For years, I've wished to be one of those people who can glance at a tree and have its name — in Latin — come dancing off my lips. As a child, I responded to involuntary enrollment in the Girl Scouts with a willful, stubborn ignorance, figuring that my death by poisonous berries would be worth it if it made my parents sick about forcing me to sleep on the ground. I have matured somewhat — enough to be embarrassed that I can stare at a tree heavy with acorns and still mumble, "I don't know, maybe an elm?"
But now that David Allen Sibley has shifted the focus of his beautiful and indispensable guidebooks from birds to trees, there's a chance I may be able to tell my beech from my birch. What made The Sibley Guide to Birds and Sibley's other bird books so readable was not just the useful way he presented the information. Sibley dominated the field because of his graceful illustrations, the loving detail and the unexpected poetry of his text. The Sibley Guide to Trees lives up to its predecessors.
An arrangement of hickory leaves is referred to as "unkempt." The hawthorn trunk is "weakly ridged, often fluted." The names of the trees are musical enough: shagbark hickory, blue gum eucalyptus, soapberry, umbrella magnolia. Each tree is identified by images of leaf, twig, flower, seed, fruit and bark, often with variations to account for the changes made by season and age. There is a map of where each tree grows, and physical descriptions, too, all condensed into a small space without looking cramped. (Read descriptions of Eve's necklace, the pagoda tree, the desert ironwood and others.)
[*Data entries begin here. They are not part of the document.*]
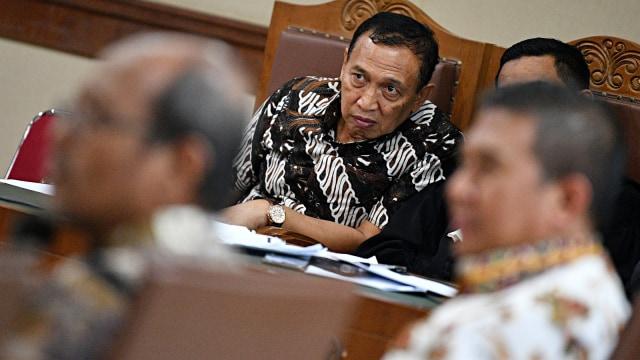 Hibah Koni, Tipikor Jakarta, Ending Fuad Hamidy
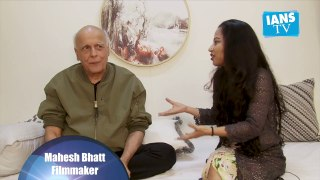 Mahesh Bhatt on his favourite daughter Shaheen and more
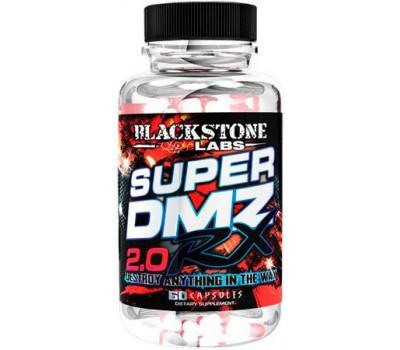 Blackstone Super DMZ RX 2.0 60 капсул в Киеве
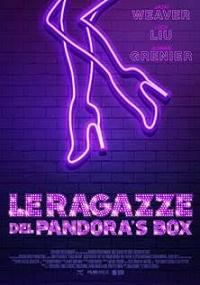 le ragazze del pandora's box locandina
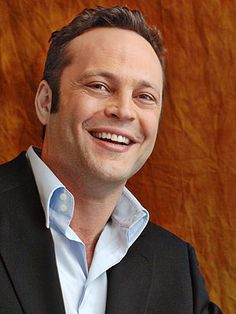 Vince Vaughn - Tall, boyish and funny!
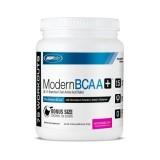 Modern BCAA 1340 гр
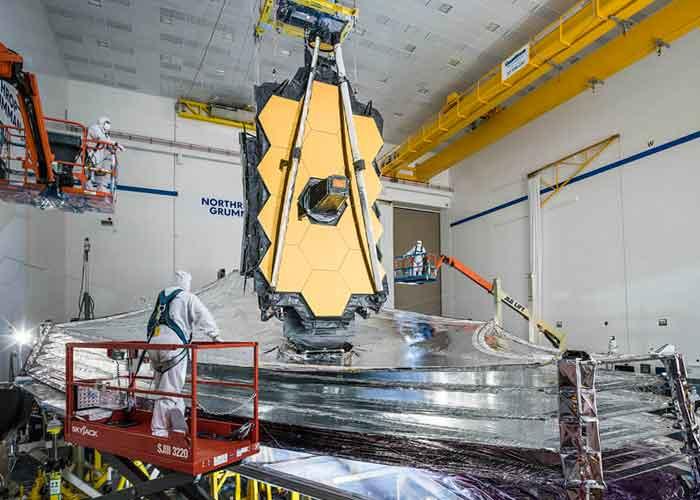 El telescopio James Webb es considerado el sucesor del Hubble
Sibley explains his switch from birds to trees in the preface: "Learning about trees can be an entry point to understanding the natural world. But if birding is a window through which we admire our feathered neighbors passing by at a distance, studying trees is a door that opens wide and invites us in." The Sibley Guide to Trees has significant charm, almost to the point of making me want to pack it in a bag and wander into the woods.